Let's look at the effect of the number of neighbors:

In [None]:
from utils import contour_knn # in utils.py we prepared a number of convenience functions 
fig,axes = plt.subplots(1,3,figsize=(15,5))

## 12 neighbors
contour_knn(120,X_3,y_3,'uniform', ax=axes[0])

## 20 neighbors
contour_knn(20,X_3,y_3,'uniform', ax=axes[1])

## 1 neighbors
contour_knn(1,X_3,y_3,'uniform', ax=axes[2])

In the above we varied the number of voters (neighbors) to decide weither a point is from one class or another. 

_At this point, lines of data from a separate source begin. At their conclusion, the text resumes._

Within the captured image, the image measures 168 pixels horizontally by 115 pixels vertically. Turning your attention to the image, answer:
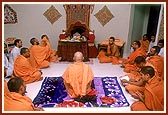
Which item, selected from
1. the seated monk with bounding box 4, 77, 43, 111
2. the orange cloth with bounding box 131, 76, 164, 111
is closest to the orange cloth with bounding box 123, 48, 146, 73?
the orange cloth with bounding box 131, 76, 164, 111

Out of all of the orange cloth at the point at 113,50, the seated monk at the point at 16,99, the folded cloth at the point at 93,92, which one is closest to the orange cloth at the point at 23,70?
the folded cloth at the point at 93,92

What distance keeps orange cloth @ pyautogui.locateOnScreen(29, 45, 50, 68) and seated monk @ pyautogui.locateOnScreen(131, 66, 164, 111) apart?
282cm

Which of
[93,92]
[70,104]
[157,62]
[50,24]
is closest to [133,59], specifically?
[157,62]

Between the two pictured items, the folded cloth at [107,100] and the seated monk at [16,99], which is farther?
the folded cloth at [107,100]

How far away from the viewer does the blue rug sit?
327cm

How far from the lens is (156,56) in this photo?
13.3 ft

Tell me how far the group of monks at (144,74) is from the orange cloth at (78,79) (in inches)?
28.4

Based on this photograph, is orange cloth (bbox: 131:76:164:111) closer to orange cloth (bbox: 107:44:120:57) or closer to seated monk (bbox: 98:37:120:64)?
seated monk (bbox: 98:37:120:64)

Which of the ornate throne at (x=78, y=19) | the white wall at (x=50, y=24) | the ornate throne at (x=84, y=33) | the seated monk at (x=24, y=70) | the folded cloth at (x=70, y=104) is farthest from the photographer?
the white wall at (x=50, y=24)

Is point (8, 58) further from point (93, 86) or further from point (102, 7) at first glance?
point (102, 7)

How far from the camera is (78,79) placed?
3.33m

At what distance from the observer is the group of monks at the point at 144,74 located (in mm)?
2660

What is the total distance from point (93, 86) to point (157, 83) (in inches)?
54.3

You can see how the **boundaries are way more wiggly and attentive to missclassification when the number of neighbors is low**. 

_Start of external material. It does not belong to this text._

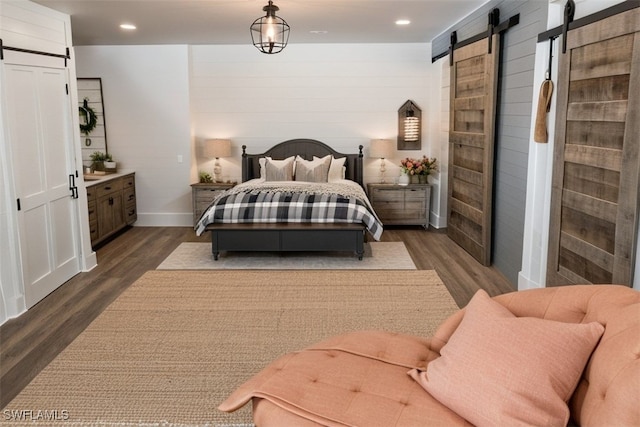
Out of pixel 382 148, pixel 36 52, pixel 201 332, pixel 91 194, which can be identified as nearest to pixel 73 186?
pixel 91 194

But you can also imagine that if **new data is added it is likely to be missclassified** with those kind of too specific boundaries. 

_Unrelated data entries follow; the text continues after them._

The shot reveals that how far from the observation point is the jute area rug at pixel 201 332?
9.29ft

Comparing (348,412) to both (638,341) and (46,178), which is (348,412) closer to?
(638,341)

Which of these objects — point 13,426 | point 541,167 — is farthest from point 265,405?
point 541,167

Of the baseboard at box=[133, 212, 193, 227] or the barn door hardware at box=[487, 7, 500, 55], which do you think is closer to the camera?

Conversely, when the number of neighbors is very high (120 here), then the **model is not sensitive to point placement**.

This is a first example of the **bias variance trade off.**

We say that:

 - the model with k=1 has a **high variance**
 - the model with k=120 has a **high bias**


---

Another parameter is **how voting is done**.

Above each of the K nearest neighbors contributed equally to the vote.

By setting `weights='distance'` the contribution of each neighbor will be weighted by the inverse of its distance to the point.

In [None]:
fig,axes = plt.subplots(1,3,figsize=(15,5))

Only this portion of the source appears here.